In these modern times, we mothers of soldiers, at least in Israel, have an amazing advantage that mothers in other countries, in other war zones, and in other decades never had. We fight an enemy within our borders, and enemies on most of our borders. What that means, in simple terms – is that our enemies are close, and so are our sons – a few hours by bus or car and seconds by phone once they finish their initial basic training during which phone use is severely restricted…oh, and when they are on an operation or at war – no phones then, either.
Arabs attacked an Israeli motorist late on Thursday night as he drove in Samaria, near the Palestinian Authority-controlled city of Kalkilya. The motorist was lightly wounded in the attack.
But now that Elie has settled back into the “routine” of a non-war war, I can call him and hear his voice quite often. Conversely, if I listen to the news, as I do, and react each time there is something near where my son is stationed, how many calls would I make in a single day?
The answer for today, would be at least twice.
An Israeli was lightly injured Thursday evening when the car he was travelling in was hit by rocks next to the Samarian Palestinian Authority village of Azoun, east of Kalkilye.
In addition to all the rock throwing attacks, there was news that Fatah had decided to go to war against Hamas in Kalkilya. Last week, six were killed (3 Fatah members, 2 Hamas members, and one bystander). Today, four more were killed. Last week, it happened on the days that Elie was home. He spoke to his commanding officer and found out that Israeli troops moved near the entrance to Kalkilya in case violence spilled over and they had to enter.
“Why would they enter?” I asked Elie. “The Palestinians want independence – fine, leave them to do what they want.”
“They didn’t go in,” Elie explained. “The Israelis were there to make sure the violence didn’t spill over,” and, Elie continued, “to evacuate the wounded.” But no wounded came out.
I thought it amazing that the world was silent that six Palestinians had been killed in a single day. But then again, they weren’t killed by the Israeli army, so the world didn’t bother to notice. “Ima, the Palestinians HATE each other,” Elie told me. He explained about the rivalries, the hatred, and more.
Today, another four were killed. I wanted to call Elie. No, Israel didn’t go in, but I wanted to hear that he was fine and hopefully not even one of the ones standing nearby. I consider it a triumph over fear when I manage not to call. It’s a test that I fail too often. I don’t want him thinking that I live my life in fear of something happening to him. No, wait, that’s silly, of course I live my life in fear something will happen. So, rather, let me say I don’t want him to think I am crippled by the fear. I’m not.

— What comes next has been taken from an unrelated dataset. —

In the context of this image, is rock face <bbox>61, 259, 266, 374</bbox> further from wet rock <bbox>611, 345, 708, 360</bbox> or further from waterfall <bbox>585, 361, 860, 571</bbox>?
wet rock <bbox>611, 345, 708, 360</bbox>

I function, I work, I parent, I do all that I have to do while inside a part of me is always on alert, always listening for those words that shatter my concentration. Sometimes they are general words like “IDF” or “soldier” and sometimes they are more specific like “Kalkilye” or “Azoun.”
Most times, I am able to beat back the concern and function. Sometimes I give in and call. Each time, Elie sounds the same – nothing to worry about; it was really nothing. I’ve had this post in “draft” mode for a few days. This morning, I am finishing it with news that
Palestinian Authority terrorists bombed an IDF force on Saturday near the city of Kalkilye. The bomb thrown at the soldiers did not explode, and the soldiers were unhurt.
I didn’t beat this one. I called. Elie was half asleep having been on patrol during the night. At first he acted like he didn’t know what I was talking about (or perhaps that I didn’t know). I read him the news alert above. His comment, “Ima, it was a little bomb and it didn’t explode. They threw it at the fence. No one was hurt.”
Some day, when Elie has a son in the army, I hope I’ll remember the comment about “a little bomb.” There is just no way he’ll understand what my reaction was any time soon. “A little bomb”?
Makes me want to give him a kiss on one cheek and a slap on the other! Maybe I will do exactly that when I see him later this week…and when I do, I’ll have to remember to tell him that was for the “little bomb.”